I am trying to create a dictionary to map the amount of times a letter appears to the letter of the alphabet, however I want to print the entire alphabet in the dictionary even if a letter does not appear in the list of strings. So i want the alphabet letter to be the key and the amount of times the letter occurs as the value.
The following is my code
import string
from collections import Counter
listy = ["hello","there","I","am","a","string"]
letter_count = dict( (key, 0) for key in string.ascii_lowercase )
print(dict_count)
My expected output should be
{a:2,b:0,c:0,d:0,e:3}
and so on until i reach z
I realize the key value should be something else in the list comprehension, but I simply cannot figure out what. I just don’t exactly know what i can do to map the amount of times a letter occurs to the correct letter in my dictionary so I just added 0 there. Would using a dictionary comprehension be better? I am new to dictionaries, and dictionary comprehension, but a friend of mine recommended I should learn it since apparently it is a powerful tool to have so any help would be appreciated
>Solution :
import string
listy = ["hello","there","I","am","a","string"]
concatenated_listy="".join(listy).lower()

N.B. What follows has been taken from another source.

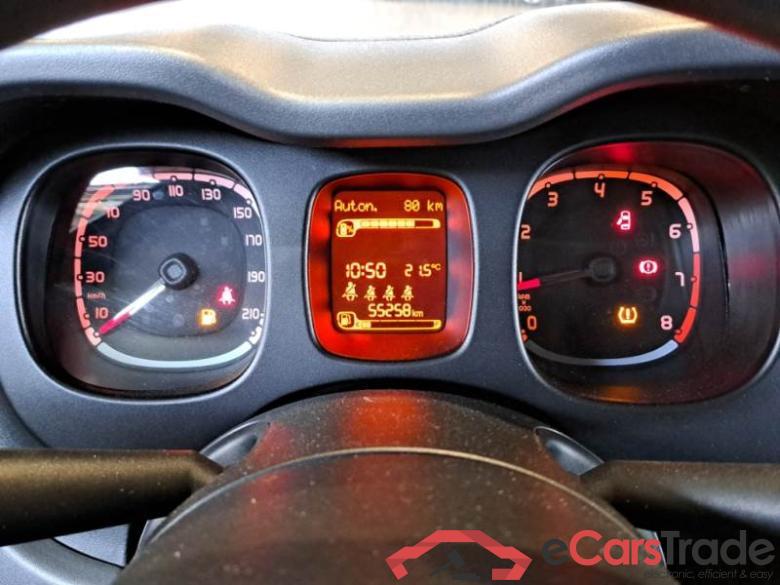 Fiat CITYLIFE FIAT PANDA / 2011 / 5P / BERLINA 1.0 FIREFLY 70CV SeS HYBRID CITY LIFE #4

letter_count = dict( (key, concatenated_listy.count(key)) for key in string.ascii_lowercase )
letter_count
Answer would be
{'a': 2, 'b': 0, 'c': 0, 'd': 0, 'e': 3, 'f': 0, 'g': 1, 'h': 2, 'i': 2, 'j': 0, 'k': 0, 'l': 2, 'm': 1, 'n': 1, 'o': 1, 'p': 0, 'q': 0, 'r': 2, 's': 1, 't': 2, 'u': 0, 'v': 0, 'w': 0, 'x': 0, 'y': 0, 'z': 0}